What is there to do? Heed the warnings about fossil fuels and related greenhouse gases, of course. Unless it's too late. In which case, what am I worrying about?
Generally, this is one of those problems that seems so vast, so beyond human comprehension, let alone intervention, that it easily falls into the background. Oh, well. We did our best, and now desertification is turning California into a long, coastal Palm Springs.

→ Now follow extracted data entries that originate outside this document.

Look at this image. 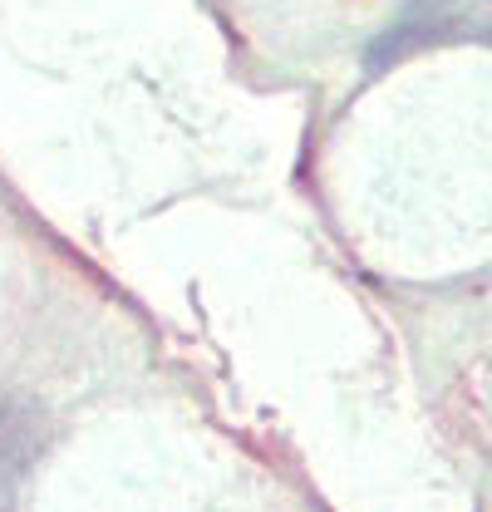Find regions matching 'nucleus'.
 Masks as SVG:
<instances>
[{
	"label": "nucleus",
	"mask_w": 492,
	"mask_h": 512,
	"mask_svg": "<svg viewBox=\"0 0 492 512\" xmlns=\"http://www.w3.org/2000/svg\"><path fill=\"white\" fill-rule=\"evenodd\" d=\"M35 458V439L30 429H0V512H15L25 468Z\"/></svg>",
	"instance_id": "obj_1"
}]
</instances>
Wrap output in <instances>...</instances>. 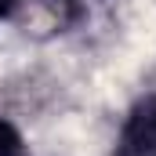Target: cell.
Segmentation results:
<instances>
[{"label": "cell", "instance_id": "cell-1", "mask_svg": "<svg viewBox=\"0 0 156 156\" xmlns=\"http://www.w3.org/2000/svg\"><path fill=\"white\" fill-rule=\"evenodd\" d=\"M113 156H156V91L142 94L116 131Z\"/></svg>", "mask_w": 156, "mask_h": 156}, {"label": "cell", "instance_id": "cell-2", "mask_svg": "<svg viewBox=\"0 0 156 156\" xmlns=\"http://www.w3.org/2000/svg\"><path fill=\"white\" fill-rule=\"evenodd\" d=\"M0 156H29L26 134L4 116V113H0Z\"/></svg>", "mask_w": 156, "mask_h": 156}, {"label": "cell", "instance_id": "cell-3", "mask_svg": "<svg viewBox=\"0 0 156 156\" xmlns=\"http://www.w3.org/2000/svg\"><path fill=\"white\" fill-rule=\"evenodd\" d=\"M18 7H22V0H0V22H11L18 15Z\"/></svg>", "mask_w": 156, "mask_h": 156}]
</instances>
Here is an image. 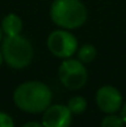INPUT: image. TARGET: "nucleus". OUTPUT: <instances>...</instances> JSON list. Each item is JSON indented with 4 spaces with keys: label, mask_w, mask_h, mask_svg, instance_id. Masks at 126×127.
Returning a JSON list of instances; mask_svg holds the SVG:
<instances>
[{
    "label": "nucleus",
    "mask_w": 126,
    "mask_h": 127,
    "mask_svg": "<svg viewBox=\"0 0 126 127\" xmlns=\"http://www.w3.org/2000/svg\"><path fill=\"white\" fill-rule=\"evenodd\" d=\"M21 127H43V125L37 122V121H29V122L24 124Z\"/></svg>",
    "instance_id": "obj_13"
},
{
    "label": "nucleus",
    "mask_w": 126,
    "mask_h": 127,
    "mask_svg": "<svg viewBox=\"0 0 126 127\" xmlns=\"http://www.w3.org/2000/svg\"><path fill=\"white\" fill-rule=\"evenodd\" d=\"M0 26L5 36H16L22 31V20L17 14L10 12L2 17Z\"/></svg>",
    "instance_id": "obj_8"
},
{
    "label": "nucleus",
    "mask_w": 126,
    "mask_h": 127,
    "mask_svg": "<svg viewBox=\"0 0 126 127\" xmlns=\"http://www.w3.org/2000/svg\"><path fill=\"white\" fill-rule=\"evenodd\" d=\"M47 47L53 56L66 59L77 53L78 40L68 30H54L47 37Z\"/></svg>",
    "instance_id": "obj_5"
},
{
    "label": "nucleus",
    "mask_w": 126,
    "mask_h": 127,
    "mask_svg": "<svg viewBox=\"0 0 126 127\" xmlns=\"http://www.w3.org/2000/svg\"><path fill=\"white\" fill-rule=\"evenodd\" d=\"M14 104L21 111L29 114L43 112L52 101V91L49 86L39 80H29L21 83L12 94Z\"/></svg>",
    "instance_id": "obj_1"
},
{
    "label": "nucleus",
    "mask_w": 126,
    "mask_h": 127,
    "mask_svg": "<svg viewBox=\"0 0 126 127\" xmlns=\"http://www.w3.org/2000/svg\"><path fill=\"white\" fill-rule=\"evenodd\" d=\"M2 62H4V58H2V53H1V49H0V67H1Z\"/></svg>",
    "instance_id": "obj_15"
},
{
    "label": "nucleus",
    "mask_w": 126,
    "mask_h": 127,
    "mask_svg": "<svg viewBox=\"0 0 126 127\" xmlns=\"http://www.w3.org/2000/svg\"><path fill=\"white\" fill-rule=\"evenodd\" d=\"M120 116L123 117L124 124L126 125V104H124V105L121 106V112H120Z\"/></svg>",
    "instance_id": "obj_14"
},
{
    "label": "nucleus",
    "mask_w": 126,
    "mask_h": 127,
    "mask_svg": "<svg viewBox=\"0 0 126 127\" xmlns=\"http://www.w3.org/2000/svg\"><path fill=\"white\" fill-rule=\"evenodd\" d=\"M98 107L105 114H116L123 106V95L113 85H103L95 95Z\"/></svg>",
    "instance_id": "obj_6"
},
{
    "label": "nucleus",
    "mask_w": 126,
    "mask_h": 127,
    "mask_svg": "<svg viewBox=\"0 0 126 127\" xmlns=\"http://www.w3.org/2000/svg\"><path fill=\"white\" fill-rule=\"evenodd\" d=\"M2 33H4V32H2V30H1V26H0V42L2 41Z\"/></svg>",
    "instance_id": "obj_16"
},
{
    "label": "nucleus",
    "mask_w": 126,
    "mask_h": 127,
    "mask_svg": "<svg viewBox=\"0 0 126 127\" xmlns=\"http://www.w3.org/2000/svg\"><path fill=\"white\" fill-rule=\"evenodd\" d=\"M72 112L67 105H49L42 115L43 127H69L72 124Z\"/></svg>",
    "instance_id": "obj_7"
},
{
    "label": "nucleus",
    "mask_w": 126,
    "mask_h": 127,
    "mask_svg": "<svg viewBox=\"0 0 126 127\" xmlns=\"http://www.w3.org/2000/svg\"><path fill=\"white\" fill-rule=\"evenodd\" d=\"M124 120L120 115L115 114H106V116L103 117L100 127H124Z\"/></svg>",
    "instance_id": "obj_11"
},
{
    "label": "nucleus",
    "mask_w": 126,
    "mask_h": 127,
    "mask_svg": "<svg viewBox=\"0 0 126 127\" xmlns=\"http://www.w3.org/2000/svg\"><path fill=\"white\" fill-rule=\"evenodd\" d=\"M1 53L4 62L12 69H24L32 62L34 47L31 42L20 35L5 36L1 41Z\"/></svg>",
    "instance_id": "obj_3"
},
{
    "label": "nucleus",
    "mask_w": 126,
    "mask_h": 127,
    "mask_svg": "<svg viewBox=\"0 0 126 127\" xmlns=\"http://www.w3.org/2000/svg\"><path fill=\"white\" fill-rule=\"evenodd\" d=\"M49 15L53 24L64 30L78 29L88 19L86 7L81 0H53Z\"/></svg>",
    "instance_id": "obj_2"
},
{
    "label": "nucleus",
    "mask_w": 126,
    "mask_h": 127,
    "mask_svg": "<svg viewBox=\"0 0 126 127\" xmlns=\"http://www.w3.org/2000/svg\"><path fill=\"white\" fill-rule=\"evenodd\" d=\"M86 100L83 96H73L69 99L67 107L69 109V111L72 112V115H81L86 110Z\"/></svg>",
    "instance_id": "obj_10"
},
{
    "label": "nucleus",
    "mask_w": 126,
    "mask_h": 127,
    "mask_svg": "<svg viewBox=\"0 0 126 127\" xmlns=\"http://www.w3.org/2000/svg\"><path fill=\"white\" fill-rule=\"evenodd\" d=\"M0 127H15L12 117L2 111H0Z\"/></svg>",
    "instance_id": "obj_12"
},
{
    "label": "nucleus",
    "mask_w": 126,
    "mask_h": 127,
    "mask_svg": "<svg viewBox=\"0 0 126 127\" xmlns=\"http://www.w3.org/2000/svg\"><path fill=\"white\" fill-rule=\"evenodd\" d=\"M58 78L64 88L78 90L88 80V70L79 59L66 58L58 68Z\"/></svg>",
    "instance_id": "obj_4"
},
{
    "label": "nucleus",
    "mask_w": 126,
    "mask_h": 127,
    "mask_svg": "<svg viewBox=\"0 0 126 127\" xmlns=\"http://www.w3.org/2000/svg\"><path fill=\"white\" fill-rule=\"evenodd\" d=\"M77 56L82 63H84V64L90 63L96 57V48L91 43H85L77 49Z\"/></svg>",
    "instance_id": "obj_9"
}]
</instances>
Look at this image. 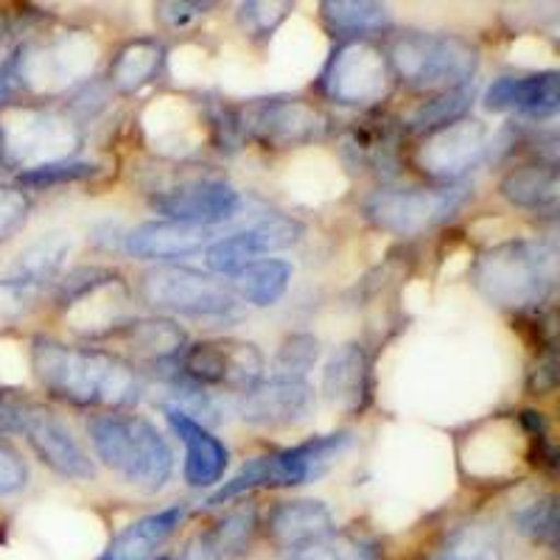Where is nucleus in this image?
<instances>
[{
    "instance_id": "1",
    "label": "nucleus",
    "mask_w": 560,
    "mask_h": 560,
    "mask_svg": "<svg viewBox=\"0 0 560 560\" xmlns=\"http://www.w3.org/2000/svg\"><path fill=\"white\" fill-rule=\"evenodd\" d=\"M32 370L45 393L73 407L124 409L143 395V378L127 359L51 337H34Z\"/></svg>"
},
{
    "instance_id": "2",
    "label": "nucleus",
    "mask_w": 560,
    "mask_h": 560,
    "mask_svg": "<svg viewBox=\"0 0 560 560\" xmlns=\"http://www.w3.org/2000/svg\"><path fill=\"white\" fill-rule=\"evenodd\" d=\"M96 457L124 482L143 490H160L172 479L174 452L168 440L140 415H98L88 423Z\"/></svg>"
},
{
    "instance_id": "3",
    "label": "nucleus",
    "mask_w": 560,
    "mask_h": 560,
    "mask_svg": "<svg viewBox=\"0 0 560 560\" xmlns=\"http://www.w3.org/2000/svg\"><path fill=\"white\" fill-rule=\"evenodd\" d=\"M474 283L502 308L538 306L555 283V249L527 238L497 244L474 264Z\"/></svg>"
},
{
    "instance_id": "4",
    "label": "nucleus",
    "mask_w": 560,
    "mask_h": 560,
    "mask_svg": "<svg viewBox=\"0 0 560 560\" xmlns=\"http://www.w3.org/2000/svg\"><path fill=\"white\" fill-rule=\"evenodd\" d=\"M353 443L350 432H334L319 434V438L306 440L300 446L280 448V452L264 454V457L247 459L222 488L208 499V504H224L233 499L244 497L249 490L261 488H294V485L314 482L323 477L339 457L345 448Z\"/></svg>"
},
{
    "instance_id": "5",
    "label": "nucleus",
    "mask_w": 560,
    "mask_h": 560,
    "mask_svg": "<svg viewBox=\"0 0 560 560\" xmlns=\"http://www.w3.org/2000/svg\"><path fill=\"white\" fill-rule=\"evenodd\" d=\"M393 77L412 90L465 88L477 73L479 54L468 39L454 34L407 32L393 39L387 57Z\"/></svg>"
},
{
    "instance_id": "6",
    "label": "nucleus",
    "mask_w": 560,
    "mask_h": 560,
    "mask_svg": "<svg viewBox=\"0 0 560 560\" xmlns=\"http://www.w3.org/2000/svg\"><path fill=\"white\" fill-rule=\"evenodd\" d=\"M471 191L465 185L443 188H382L364 202V217L393 236H420L446 224L465 208Z\"/></svg>"
},
{
    "instance_id": "7",
    "label": "nucleus",
    "mask_w": 560,
    "mask_h": 560,
    "mask_svg": "<svg viewBox=\"0 0 560 560\" xmlns=\"http://www.w3.org/2000/svg\"><path fill=\"white\" fill-rule=\"evenodd\" d=\"M140 298L152 308L197 319H238V303L230 289L191 267H154L140 278Z\"/></svg>"
},
{
    "instance_id": "8",
    "label": "nucleus",
    "mask_w": 560,
    "mask_h": 560,
    "mask_svg": "<svg viewBox=\"0 0 560 560\" xmlns=\"http://www.w3.org/2000/svg\"><path fill=\"white\" fill-rule=\"evenodd\" d=\"M96 62V39L84 32H65L43 45L20 48V84H26L28 90L43 93V96H54V93H62V90L90 79Z\"/></svg>"
},
{
    "instance_id": "9",
    "label": "nucleus",
    "mask_w": 560,
    "mask_h": 560,
    "mask_svg": "<svg viewBox=\"0 0 560 560\" xmlns=\"http://www.w3.org/2000/svg\"><path fill=\"white\" fill-rule=\"evenodd\" d=\"M0 138L7 163L26 168L68 160L82 143L77 124L54 109H14L7 121H0Z\"/></svg>"
},
{
    "instance_id": "10",
    "label": "nucleus",
    "mask_w": 560,
    "mask_h": 560,
    "mask_svg": "<svg viewBox=\"0 0 560 560\" xmlns=\"http://www.w3.org/2000/svg\"><path fill=\"white\" fill-rule=\"evenodd\" d=\"M177 376L202 389L244 395L261 382L264 353L242 339H208L179 353Z\"/></svg>"
},
{
    "instance_id": "11",
    "label": "nucleus",
    "mask_w": 560,
    "mask_h": 560,
    "mask_svg": "<svg viewBox=\"0 0 560 560\" xmlns=\"http://www.w3.org/2000/svg\"><path fill=\"white\" fill-rule=\"evenodd\" d=\"M389 88H393V68L387 54L364 39L339 45L323 73V93L345 107L382 102L387 98Z\"/></svg>"
},
{
    "instance_id": "12",
    "label": "nucleus",
    "mask_w": 560,
    "mask_h": 560,
    "mask_svg": "<svg viewBox=\"0 0 560 560\" xmlns=\"http://www.w3.org/2000/svg\"><path fill=\"white\" fill-rule=\"evenodd\" d=\"M236 127L267 149H292L323 138L328 118L300 98H261L238 113Z\"/></svg>"
},
{
    "instance_id": "13",
    "label": "nucleus",
    "mask_w": 560,
    "mask_h": 560,
    "mask_svg": "<svg viewBox=\"0 0 560 560\" xmlns=\"http://www.w3.org/2000/svg\"><path fill=\"white\" fill-rule=\"evenodd\" d=\"M149 202L168 222L210 228L236 217L242 210V194L228 179L188 177L158 191Z\"/></svg>"
},
{
    "instance_id": "14",
    "label": "nucleus",
    "mask_w": 560,
    "mask_h": 560,
    "mask_svg": "<svg viewBox=\"0 0 560 560\" xmlns=\"http://www.w3.org/2000/svg\"><path fill=\"white\" fill-rule=\"evenodd\" d=\"M490 152V132L477 118H459L448 127L429 132L418 147L420 172L440 183H457L482 163Z\"/></svg>"
},
{
    "instance_id": "15",
    "label": "nucleus",
    "mask_w": 560,
    "mask_h": 560,
    "mask_svg": "<svg viewBox=\"0 0 560 560\" xmlns=\"http://www.w3.org/2000/svg\"><path fill=\"white\" fill-rule=\"evenodd\" d=\"M300 236H303L300 222H294L289 217H280V213H267L264 219L249 224L247 230L213 238L210 247L205 249V264H208L210 272L236 275L238 269L258 261V255L292 247V244L300 242Z\"/></svg>"
},
{
    "instance_id": "16",
    "label": "nucleus",
    "mask_w": 560,
    "mask_h": 560,
    "mask_svg": "<svg viewBox=\"0 0 560 560\" xmlns=\"http://www.w3.org/2000/svg\"><path fill=\"white\" fill-rule=\"evenodd\" d=\"M20 434H26L28 446L37 452L51 471H57L65 479H93L96 477V465L88 457L79 440L73 438L68 427L62 423L59 415L51 409L39 407V404L26 401L20 412Z\"/></svg>"
},
{
    "instance_id": "17",
    "label": "nucleus",
    "mask_w": 560,
    "mask_h": 560,
    "mask_svg": "<svg viewBox=\"0 0 560 560\" xmlns=\"http://www.w3.org/2000/svg\"><path fill=\"white\" fill-rule=\"evenodd\" d=\"M314 409V387L308 382L269 378L242 395L236 412L244 423L261 429H287L306 420Z\"/></svg>"
},
{
    "instance_id": "18",
    "label": "nucleus",
    "mask_w": 560,
    "mask_h": 560,
    "mask_svg": "<svg viewBox=\"0 0 560 560\" xmlns=\"http://www.w3.org/2000/svg\"><path fill=\"white\" fill-rule=\"evenodd\" d=\"M163 415H166V423L177 440L185 446V482L191 488H210V485L222 482L224 471H228V446L217 434H210L208 427H202L199 420L188 418L179 409L163 404Z\"/></svg>"
},
{
    "instance_id": "19",
    "label": "nucleus",
    "mask_w": 560,
    "mask_h": 560,
    "mask_svg": "<svg viewBox=\"0 0 560 560\" xmlns=\"http://www.w3.org/2000/svg\"><path fill=\"white\" fill-rule=\"evenodd\" d=\"M560 77L555 70L499 77L485 90V107L490 113H518L527 118H552L560 107Z\"/></svg>"
},
{
    "instance_id": "20",
    "label": "nucleus",
    "mask_w": 560,
    "mask_h": 560,
    "mask_svg": "<svg viewBox=\"0 0 560 560\" xmlns=\"http://www.w3.org/2000/svg\"><path fill=\"white\" fill-rule=\"evenodd\" d=\"M213 242L210 228H197V224L168 222H143L127 236V253L143 261H179L202 253Z\"/></svg>"
},
{
    "instance_id": "21",
    "label": "nucleus",
    "mask_w": 560,
    "mask_h": 560,
    "mask_svg": "<svg viewBox=\"0 0 560 560\" xmlns=\"http://www.w3.org/2000/svg\"><path fill=\"white\" fill-rule=\"evenodd\" d=\"M370 359L362 345L350 342L334 350L323 370L325 401L345 415H359L370 401Z\"/></svg>"
},
{
    "instance_id": "22",
    "label": "nucleus",
    "mask_w": 560,
    "mask_h": 560,
    "mask_svg": "<svg viewBox=\"0 0 560 560\" xmlns=\"http://www.w3.org/2000/svg\"><path fill=\"white\" fill-rule=\"evenodd\" d=\"M255 527H258V510L255 504H242L194 535L185 544L179 560H247Z\"/></svg>"
},
{
    "instance_id": "23",
    "label": "nucleus",
    "mask_w": 560,
    "mask_h": 560,
    "mask_svg": "<svg viewBox=\"0 0 560 560\" xmlns=\"http://www.w3.org/2000/svg\"><path fill=\"white\" fill-rule=\"evenodd\" d=\"M185 504H168V508L149 513L129 524L127 529L115 535L107 552L98 560H154L160 547L177 533V527L185 518Z\"/></svg>"
},
{
    "instance_id": "24",
    "label": "nucleus",
    "mask_w": 560,
    "mask_h": 560,
    "mask_svg": "<svg viewBox=\"0 0 560 560\" xmlns=\"http://www.w3.org/2000/svg\"><path fill=\"white\" fill-rule=\"evenodd\" d=\"M267 529L275 544L294 549L334 533V516L325 502L317 499H292L275 504L267 518Z\"/></svg>"
},
{
    "instance_id": "25",
    "label": "nucleus",
    "mask_w": 560,
    "mask_h": 560,
    "mask_svg": "<svg viewBox=\"0 0 560 560\" xmlns=\"http://www.w3.org/2000/svg\"><path fill=\"white\" fill-rule=\"evenodd\" d=\"M289 280H292V264L280 261V258H264V261L238 269L233 275L230 292H233V298L249 303V306L267 308L275 306L287 294Z\"/></svg>"
},
{
    "instance_id": "26",
    "label": "nucleus",
    "mask_w": 560,
    "mask_h": 560,
    "mask_svg": "<svg viewBox=\"0 0 560 560\" xmlns=\"http://www.w3.org/2000/svg\"><path fill=\"white\" fill-rule=\"evenodd\" d=\"M115 334H121L135 353L152 362H177L185 350V331L172 319H127ZM113 334V337H115Z\"/></svg>"
},
{
    "instance_id": "27",
    "label": "nucleus",
    "mask_w": 560,
    "mask_h": 560,
    "mask_svg": "<svg viewBox=\"0 0 560 560\" xmlns=\"http://www.w3.org/2000/svg\"><path fill=\"white\" fill-rule=\"evenodd\" d=\"M499 191L510 205L524 210H555L558 208V172L555 166H524L513 168L499 183Z\"/></svg>"
},
{
    "instance_id": "28",
    "label": "nucleus",
    "mask_w": 560,
    "mask_h": 560,
    "mask_svg": "<svg viewBox=\"0 0 560 560\" xmlns=\"http://www.w3.org/2000/svg\"><path fill=\"white\" fill-rule=\"evenodd\" d=\"M70 247V236L65 233H51V236H43L39 242H34L32 247L23 249L14 264V269L9 275H14L18 280H23L26 287L37 289L43 292L59 272H62L65 261H68Z\"/></svg>"
},
{
    "instance_id": "29",
    "label": "nucleus",
    "mask_w": 560,
    "mask_h": 560,
    "mask_svg": "<svg viewBox=\"0 0 560 560\" xmlns=\"http://www.w3.org/2000/svg\"><path fill=\"white\" fill-rule=\"evenodd\" d=\"M325 23L345 37H370L393 26V14L384 3L370 0H328L323 3Z\"/></svg>"
},
{
    "instance_id": "30",
    "label": "nucleus",
    "mask_w": 560,
    "mask_h": 560,
    "mask_svg": "<svg viewBox=\"0 0 560 560\" xmlns=\"http://www.w3.org/2000/svg\"><path fill=\"white\" fill-rule=\"evenodd\" d=\"M163 65V45L158 39H135L124 45L109 65V82L121 93H135L158 77Z\"/></svg>"
},
{
    "instance_id": "31",
    "label": "nucleus",
    "mask_w": 560,
    "mask_h": 560,
    "mask_svg": "<svg viewBox=\"0 0 560 560\" xmlns=\"http://www.w3.org/2000/svg\"><path fill=\"white\" fill-rule=\"evenodd\" d=\"M471 102H474V90L468 88V84H465V88L443 90V93H438V96L429 98V102H423L418 109H415L412 118H409V129L420 135L438 132V129L465 118Z\"/></svg>"
},
{
    "instance_id": "32",
    "label": "nucleus",
    "mask_w": 560,
    "mask_h": 560,
    "mask_svg": "<svg viewBox=\"0 0 560 560\" xmlns=\"http://www.w3.org/2000/svg\"><path fill=\"white\" fill-rule=\"evenodd\" d=\"M283 560H382L378 549L359 535H323L317 541L289 549Z\"/></svg>"
},
{
    "instance_id": "33",
    "label": "nucleus",
    "mask_w": 560,
    "mask_h": 560,
    "mask_svg": "<svg viewBox=\"0 0 560 560\" xmlns=\"http://www.w3.org/2000/svg\"><path fill=\"white\" fill-rule=\"evenodd\" d=\"M319 359V342L312 334H292L280 342L272 359V376L287 382H306L308 370H314Z\"/></svg>"
},
{
    "instance_id": "34",
    "label": "nucleus",
    "mask_w": 560,
    "mask_h": 560,
    "mask_svg": "<svg viewBox=\"0 0 560 560\" xmlns=\"http://www.w3.org/2000/svg\"><path fill=\"white\" fill-rule=\"evenodd\" d=\"M98 174V166L93 163H82V160H59V163H48V166L26 168L20 172V185L26 188H54V185L65 183H79V179H88Z\"/></svg>"
},
{
    "instance_id": "35",
    "label": "nucleus",
    "mask_w": 560,
    "mask_h": 560,
    "mask_svg": "<svg viewBox=\"0 0 560 560\" xmlns=\"http://www.w3.org/2000/svg\"><path fill=\"white\" fill-rule=\"evenodd\" d=\"M348 149L357 154V160L362 163V166L376 168V172H382L387 163H393V154H395L393 138H389L387 127L353 129V135H350L348 140Z\"/></svg>"
},
{
    "instance_id": "36",
    "label": "nucleus",
    "mask_w": 560,
    "mask_h": 560,
    "mask_svg": "<svg viewBox=\"0 0 560 560\" xmlns=\"http://www.w3.org/2000/svg\"><path fill=\"white\" fill-rule=\"evenodd\" d=\"M518 524L535 541H555V499L538 497L518 510Z\"/></svg>"
},
{
    "instance_id": "37",
    "label": "nucleus",
    "mask_w": 560,
    "mask_h": 560,
    "mask_svg": "<svg viewBox=\"0 0 560 560\" xmlns=\"http://www.w3.org/2000/svg\"><path fill=\"white\" fill-rule=\"evenodd\" d=\"M28 210H32V202H28L26 194L20 188L0 185V242H7L26 228Z\"/></svg>"
},
{
    "instance_id": "38",
    "label": "nucleus",
    "mask_w": 560,
    "mask_h": 560,
    "mask_svg": "<svg viewBox=\"0 0 560 560\" xmlns=\"http://www.w3.org/2000/svg\"><path fill=\"white\" fill-rule=\"evenodd\" d=\"M37 289L26 287V283L14 278V275L0 278V319H12L20 317L23 312H28L34 300H37Z\"/></svg>"
},
{
    "instance_id": "39",
    "label": "nucleus",
    "mask_w": 560,
    "mask_h": 560,
    "mask_svg": "<svg viewBox=\"0 0 560 560\" xmlns=\"http://www.w3.org/2000/svg\"><path fill=\"white\" fill-rule=\"evenodd\" d=\"M28 482V468L23 463L14 446H9L7 438H0V497L18 493L26 488Z\"/></svg>"
},
{
    "instance_id": "40",
    "label": "nucleus",
    "mask_w": 560,
    "mask_h": 560,
    "mask_svg": "<svg viewBox=\"0 0 560 560\" xmlns=\"http://www.w3.org/2000/svg\"><path fill=\"white\" fill-rule=\"evenodd\" d=\"M289 9H292L289 3H244L242 20L253 34H267L269 28L278 26Z\"/></svg>"
},
{
    "instance_id": "41",
    "label": "nucleus",
    "mask_w": 560,
    "mask_h": 560,
    "mask_svg": "<svg viewBox=\"0 0 560 560\" xmlns=\"http://www.w3.org/2000/svg\"><path fill=\"white\" fill-rule=\"evenodd\" d=\"M208 9V3H160L158 14L168 28H185L202 18Z\"/></svg>"
},
{
    "instance_id": "42",
    "label": "nucleus",
    "mask_w": 560,
    "mask_h": 560,
    "mask_svg": "<svg viewBox=\"0 0 560 560\" xmlns=\"http://www.w3.org/2000/svg\"><path fill=\"white\" fill-rule=\"evenodd\" d=\"M23 398L0 389V432H18L20 412H23Z\"/></svg>"
},
{
    "instance_id": "43",
    "label": "nucleus",
    "mask_w": 560,
    "mask_h": 560,
    "mask_svg": "<svg viewBox=\"0 0 560 560\" xmlns=\"http://www.w3.org/2000/svg\"><path fill=\"white\" fill-rule=\"evenodd\" d=\"M18 88H23V84H20L18 54H14V57H9L7 62L0 65V104L7 102V98H12V93Z\"/></svg>"
},
{
    "instance_id": "44",
    "label": "nucleus",
    "mask_w": 560,
    "mask_h": 560,
    "mask_svg": "<svg viewBox=\"0 0 560 560\" xmlns=\"http://www.w3.org/2000/svg\"><path fill=\"white\" fill-rule=\"evenodd\" d=\"M7 163V154H3V138H0V166Z\"/></svg>"
},
{
    "instance_id": "45",
    "label": "nucleus",
    "mask_w": 560,
    "mask_h": 560,
    "mask_svg": "<svg viewBox=\"0 0 560 560\" xmlns=\"http://www.w3.org/2000/svg\"><path fill=\"white\" fill-rule=\"evenodd\" d=\"M0 39H3V23H0Z\"/></svg>"
}]
</instances>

Too bad.
In my first full-time job, I was a science writer for Lawrence Berkeley Laboratory. Having absolutely no technical or scientific abilities, my role was observer, outsider. I came to respect the scientists enormously. To advance in theoretical physics, I learned, requires fluency in five or six languages. Somehow, many physicists had energy left over to dabble in rock climbing or playing the violin. All I could do in their presence was listen and learn.
It was a struggle to read the journals, Science and Nature. I understood a little of scientific publications, but mostly got the general hang of the discipline. Research is a matter of endless disputation, a lifelong Socratic dialogue. The trick, for a layperson, is to see where the argument is trending. Unfortunately, with our climate, it's been trending the wrong way for decades.
Which is why on a Sunday morning when I call Caroline, one of my British cousins, to have a chat...I carefully steer the conversation away from climate change. She's an MD, my cousin, and should know how to read scientific reportage. Still, she is a skeptic on the topic of global warming. Nevermind that the disastrous impact is currently on full display in the UK. This includes nearby Gloucester, where unprecedented hurricanes have collided with tides in the Severn estuary...flooding villages, overflowing sewage plants. Anthropogenic climate change? It's happening around the world. My cousin isn't buying it. Problem is, I'm not selling it. No one is. It's just there.